Leonardo da Vinci (Figure 1) is not usually known for his astrophysics. Yet this remarkable individual -- the quintessential "Renaissance Man" -- made quite a few pronouncements related to astronomy and astrophysics.
Figure 1. Portrait of Leonardo da Vinci by the painter Francesco Melzi.
While many of Leonardo's statements proved eventually to be wrong, some of them do demonstrate his immense intellectual curiosity, his unusually keen power of observation, and his ability to distill simple conclusions even from complex data.
Take, for instance, his crisp description of the Sun: "The Sun has substance, shape, movement, radiance, heat and generative power; and these qualities all emanate from itself without its diminution." Indeed, the timescale on which the Sun evolves (about ten billion years) is so long, that it would appear unchanged during a human lifetime. Similarly, Leonardo addressed the question of whether the Sun is hot: "Some say that the Sun is not hot because it is not the color of fire is much paler and clearer. To these we may reply that when liquified bronze is at its maximum of heat it most resembles the Sun in color, and when it is less hot it has more the color of fire."
Generally, Leonardo's interest in astronomy stemmed primarily from his attentiveness to vision and to optics. Still, he owned a copy of Ptolemy's "Cosmography", as well as a book by the medieval Persian astronomer Abu Mashar.
One area in which Leonardo anticipated the later findings by Galileo, and clearly departed from the Aristotelian views of his time, concerned the nature of the Moon. Unlike Aristotle, who made a clear distinction between the "terrestrial" and the "celestial", Leonardo concluded that there is no real difference between the Earth and the Moon: "If you were on the Moon... , our Earth would appear to you to make the same effect as does the Moon." He further stated that: "The Moon is not luminous in itself. It does not shine without the Sun."
Leonardo also pointed out contradictions in the many erroneous ideas that existed about the spots seen on the lunar surface. Thus he declared, for instance, "some have said that vapors are given off from the Moon after the manner of clouds, and are interposed between the Moon and our eyes. If this were the case these spots would never be fixed either as to position or shape; and when the Moon was seen from different points, even although these spots did not alter their position, they would change their shape."
Figure 2. A page from Leonardo's notebook, showing a sketch and accompanying text that may be related to the design of a telescope.
A question that has intrigued many Leonardo scholars was whether or not he had ever attempted to design a telescope. After examining much of the evidence, my personal (non-professional) conclusion is that while Leonardo certainly explored some of the theoretical aspects involved in the construction of telescopes (and he even made such statements as: "Construct glasses to see the Moon magnified"), he never actually built one.
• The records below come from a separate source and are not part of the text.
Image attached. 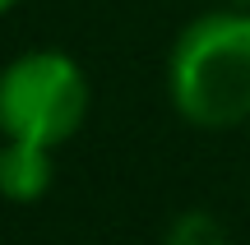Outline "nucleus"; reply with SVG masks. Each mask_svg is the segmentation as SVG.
Segmentation results:
<instances>
[{
  "label": "nucleus",
  "mask_w": 250,
  "mask_h": 245,
  "mask_svg": "<svg viewBox=\"0 0 250 245\" xmlns=\"http://www.w3.org/2000/svg\"><path fill=\"white\" fill-rule=\"evenodd\" d=\"M167 88L190 125L232 130L250 120V9L199 14L171 46Z\"/></svg>",
  "instance_id": "1"
},
{
  "label": "nucleus",
  "mask_w": 250,
  "mask_h": 245,
  "mask_svg": "<svg viewBox=\"0 0 250 245\" xmlns=\"http://www.w3.org/2000/svg\"><path fill=\"white\" fill-rule=\"evenodd\" d=\"M88 116V79L65 51H28L0 70V134L65 144Z\"/></svg>",
  "instance_id": "2"
},
{
  "label": "nucleus",
  "mask_w": 250,
  "mask_h": 245,
  "mask_svg": "<svg viewBox=\"0 0 250 245\" xmlns=\"http://www.w3.org/2000/svg\"><path fill=\"white\" fill-rule=\"evenodd\" d=\"M51 148L46 144H28V139H5L0 148V194L14 204H33L51 190Z\"/></svg>",
  "instance_id": "3"
},
{
  "label": "nucleus",
  "mask_w": 250,
  "mask_h": 245,
  "mask_svg": "<svg viewBox=\"0 0 250 245\" xmlns=\"http://www.w3.org/2000/svg\"><path fill=\"white\" fill-rule=\"evenodd\" d=\"M162 245H232V236H227V227L213 218V213L190 208V213H181V218L167 227V241Z\"/></svg>",
  "instance_id": "4"
},
{
  "label": "nucleus",
  "mask_w": 250,
  "mask_h": 245,
  "mask_svg": "<svg viewBox=\"0 0 250 245\" xmlns=\"http://www.w3.org/2000/svg\"><path fill=\"white\" fill-rule=\"evenodd\" d=\"M227 5H232V9H250V0H227Z\"/></svg>",
  "instance_id": "5"
},
{
  "label": "nucleus",
  "mask_w": 250,
  "mask_h": 245,
  "mask_svg": "<svg viewBox=\"0 0 250 245\" xmlns=\"http://www.w3.org/2000/svg\"><path fill=\"white\" fill-rule=\"evenodd\" d=\"M19 5V0H0V14H5V9H14Z\"/></svg>",
  "instance_id": "6"
}]
</instances>
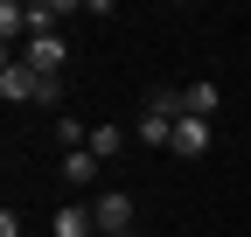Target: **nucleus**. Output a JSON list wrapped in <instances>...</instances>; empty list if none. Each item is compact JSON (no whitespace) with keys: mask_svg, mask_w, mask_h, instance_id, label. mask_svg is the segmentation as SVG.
Here are the masks:
<instances>
[{"mask_svg":"<svg viewBox=\"0 0 251 237\" xmlns=\"http://www.w3.org/2000/svg\"><path fill=\"white\" fill-rule=\"evenodd\" d=\"M175 154L181 161H202L209 154V118H181V126H175Z\"/></svg>","mask_w":251,"mask_h":237,"instance_id":"5","label":"nucleus"},{"mask_svg":"<svg viewBox=\"0 0 251 237\" xmlns=\"http://www.w3.org/2000/svg\"><path fill=\"white\" fill-rule=\"evenodd\" d=\"M175 126H181V118H161V112H140V126H133V140H140V146H175Z\"/></svg>","mask_w":251,"mask_h":237,"instance_id":"8","label":"nucleus"},{"mask_svg":"<svg viewBox=\"0 0 251 237\" xmlns=\"http://www.w3.org/2000/svg\"><path fill=\"white\" fill-rule=\"evenodd\" d=\"M21 63L35 70V77H63V63H70V42H63V35H28V42H21Z\"/></svg>","mask_w":251,"mask_h":237,"instance_id":"1","label":"nucleus"},{"mask_svg":"<svg viewBox=\"0 0 251 237\" xmlns=\"http://www.w3.org/2000/svg\"><path fill=\"white\" fill-rule=\"evenodd\" d=\"M49 237H98V216H91V202H63Z\"/></svg>","mask_w":251,"mask_h":237,"instance_id":"4","label":"nucleus"},{"mask_svg":"<svg viewBox=\"0 0 251 237\" xmlns=\"http://www.w3.org/2000/svg\"><path fill=\"white\" fill-rule=\"evenodd\" d=\"M147 112H161V118H188V98L175 91V84H153V91H147Z\"/></svg>","mask_w":251,"mask_h":237,"instance_id":"9","label":"nucleus"},{"mask_svg":"<svg viewBox=\"0 0 251 237\" xmlns=\"http://www.w3.org/2000/svg\"><path fill=\"white\" fill-rule=\"evenodd\" d=\"M63 21H70V7H63V0H28V35H56Z\"/></svg>","mask_w":251,"mask_h":237,"instance_id":"6","label":"nucleus"},{"mask_svg":"<svg viewBox=\"0 0 251 237\" xmlns=\"http://www.w3.org/2000/svg\"><path fill=\"white\" fill-rule=\"evenodd\" d=\"M119 146H126V126H91V154L98 161H112Z\"/></svg>","mask_w":251,"mask_h":237,"instance_id":"11","label":"nucleus"},{"mask_svg":"<svg viewBox=\"0 0 251 237\" xmlns=\"http://www.w3.org/2000/svg\"><path fill=\"white\" fill-rule=\"evenodd\" d=\"M0 237H21V216L14 210H0Z\"/></svg>","mask_w":251,"mask_h":237,"instance_id":"12","label":"nucleus"},{"mask_svg":"<svg viewBox=\"0 0 251 237\" xmlns=\"http://www.w3.org/2000/svg\"><path fill=\"white\" fill-rule=\"evenodd\" d=\"M91 216H98V237H126V223H133V195H119V189L91 195Z\"/></svg>","mask_w":251,"mask_h":237,"instance_id":"2","label":"nucleus"},{"mask_svg":"<svg viewBox=\"0 0 251 237\" xmlns=\"http://www.w3.org/2000/svg\"><path fill=\"white\" fill-rule=\"evenodd\" d=\"M181 98H188V118H209V112H216V84L196 77V84H181Z\"/></svg>","mask_w":251,"mask_h":237,"instance_id":"10","label":"nucleus"},{"mask_svg":"<svg viewBox=\"0 0 251 237\" xmlns=\"http://www.w3.org/2000/svg\"><path fill=\"white\" fill-rule=\"evenodd\" d=\"M63 174H70V189H91V182L105 174V161L91 154V146H77V154H63Z\"/></svg>","mask_w":251,"mask_h":237,"instance_id":"7","label":"nucleus"},{"mask_svg":"<svg viewBox=\"0 0 251 237\" xmlns=\"http://www.w3.org/2000/svg\"><path fill=\"white\" fill-rule=\"evenodd\" d=\"M35 91H42V77L28 70L21 56H7V63H0V98H7V105H28Z\"/></svg>","mask_w":251,"mask_h":237,"instance_id":"3","label":"nucleus"}]
</instances>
Figure 2 presents a sketch from Leonardo's notebook, accompanied by text part of which reads: "eyeglass of crystal thick at the sizes at ounce of an ounce." Leonardo researcher Domenico Argentieri found the full text to be suggestive of a design of a telescope.
To conclude, Leonardo was definitely not an astronomer, but he was fascinated by nature, and he did not hesitate to attempt to provide explanations for natural phenomena, or to suggest tools that could help decipher nature's secrets.